Monday, July 16, 2001

Science--a Human Activity

From the San Francisco Chronicle's Jon Carroll, July 16, 2001:
Science is not some monolithic body of knowledge; it's a mishmash of old beliefs, new beliefs, superstitions, guesses, counterarguments and disputes. It's not useless -- far from it -- but it has to be understood as a cultural artifact, a production of the flawed human mind....

The polygraph, the "many writings" machine, measures small changes in heart rate, respiration, perspiration and other bodily functions. The theory behind the polygraph is that people who lie get nervous when they lie, and the nervousness is reflected in the polygraph results....

The reasons that people get nervous are many and various; only some of them have to do with guilty knowledge of a crime. There are sociopaths who have guilty knowledge, but it does not make them nervous. And there are tricks -- you can bite your tongue at odd times, for instance, to confuse the "control" responses.

Indeed, one of the interesting things about polygraphs is that they are only as good as their operators. An experienced polygraph operator can tease info out of data that others cannot. It seems like science, but it's actually intuition....
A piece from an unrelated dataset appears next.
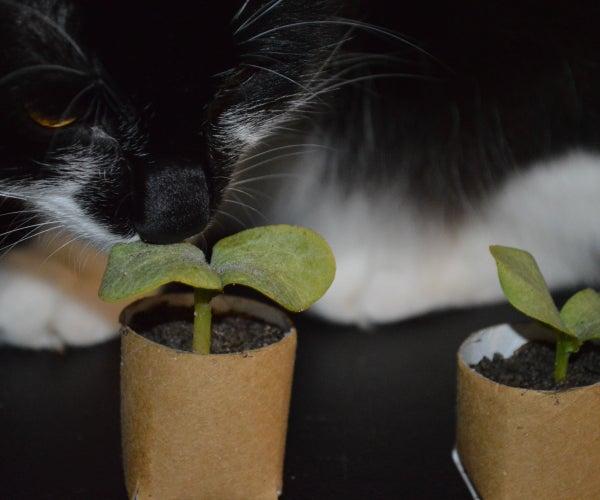 Biodegradable, Free, Toilet Roll Seedling Starters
A thermometer, for instance, does not require intuitive interpretation to be useful. The thermometer, we may say, is good science -- provided it is placed in the right location and calibrated correctly. The raw data of a polygraph may be as good as the raw data of a good thermometer, but the interpretation is just an art form, like Afro-Cuban dancing.

And yet, because we want to believe -- even though the legal system itself doesn't believe -- we keep using polygraphs. We keep attaching significance to their results, even though that's wrong.